Тогда садовод покупает серп, брусок и объявляет, что больше не станет никого просить, а сожнет всю траву сам. Но то ли серп слишком тупой, то ли трава в городе слишком жесткая, то ли еще что — только серп ее не берет. Приходится взять каждую травинку за кончик и, потянув изо всех сил, полоснуть внизу серпом, причем по большей части вырываешь ее с корешком. С помощью обыкновенных ножниц дело идет гораздо быстрей. Когда садовод, наконец, по мере сил выстриг, обкарнал и выщипал место, предназначенное для газона, у него набралась небольшая копенка сена.

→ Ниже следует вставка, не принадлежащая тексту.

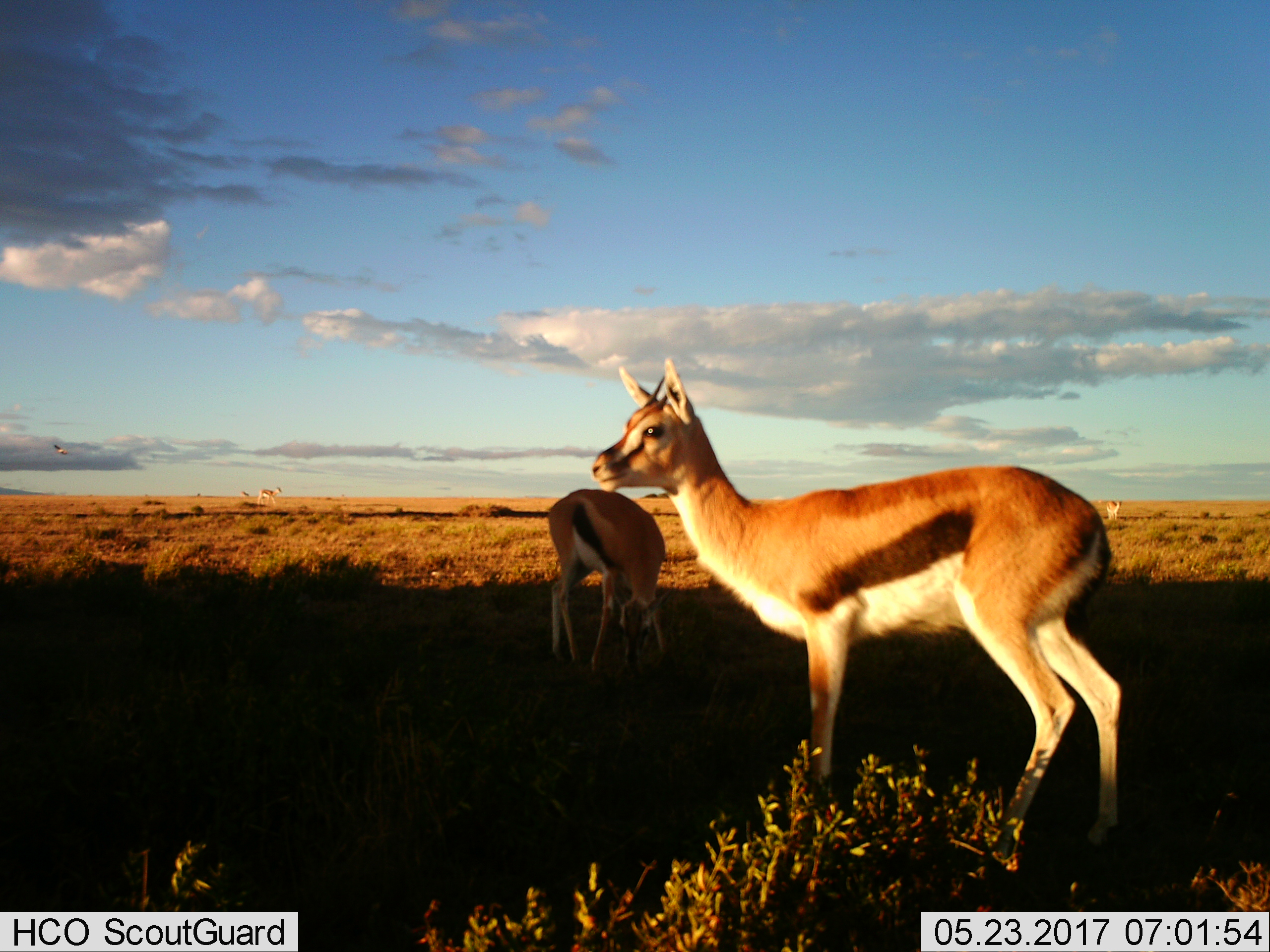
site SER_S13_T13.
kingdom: Animalia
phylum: Chordata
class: Mammalia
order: Artiodactyla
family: Bovidae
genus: Eudorcas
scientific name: Eudorcas thomsonii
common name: thomson's gazelle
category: gazellethomsons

И вот он опять идет искать старушку с козой.

— Бабушка, — говорит он медовым голосом, — не возьмете ли вы у меня корзину сена для вашей козочки? Сено хорошее, чистое…

— А сколько вы мне заплатите? — спрашивает старушка после долгого размышления,

— Десять крон, — объявляет садовод и бежит домой — ждать, когда старушка придет за сеном. Просто жалко ведь выбрасывать такое прекрасное сено!

В конце концов сено соглашается вывезти мусорщик, но требует за это крону.

— Понимаете, хозяин: не имеем мы права такие вещи на телегу брать…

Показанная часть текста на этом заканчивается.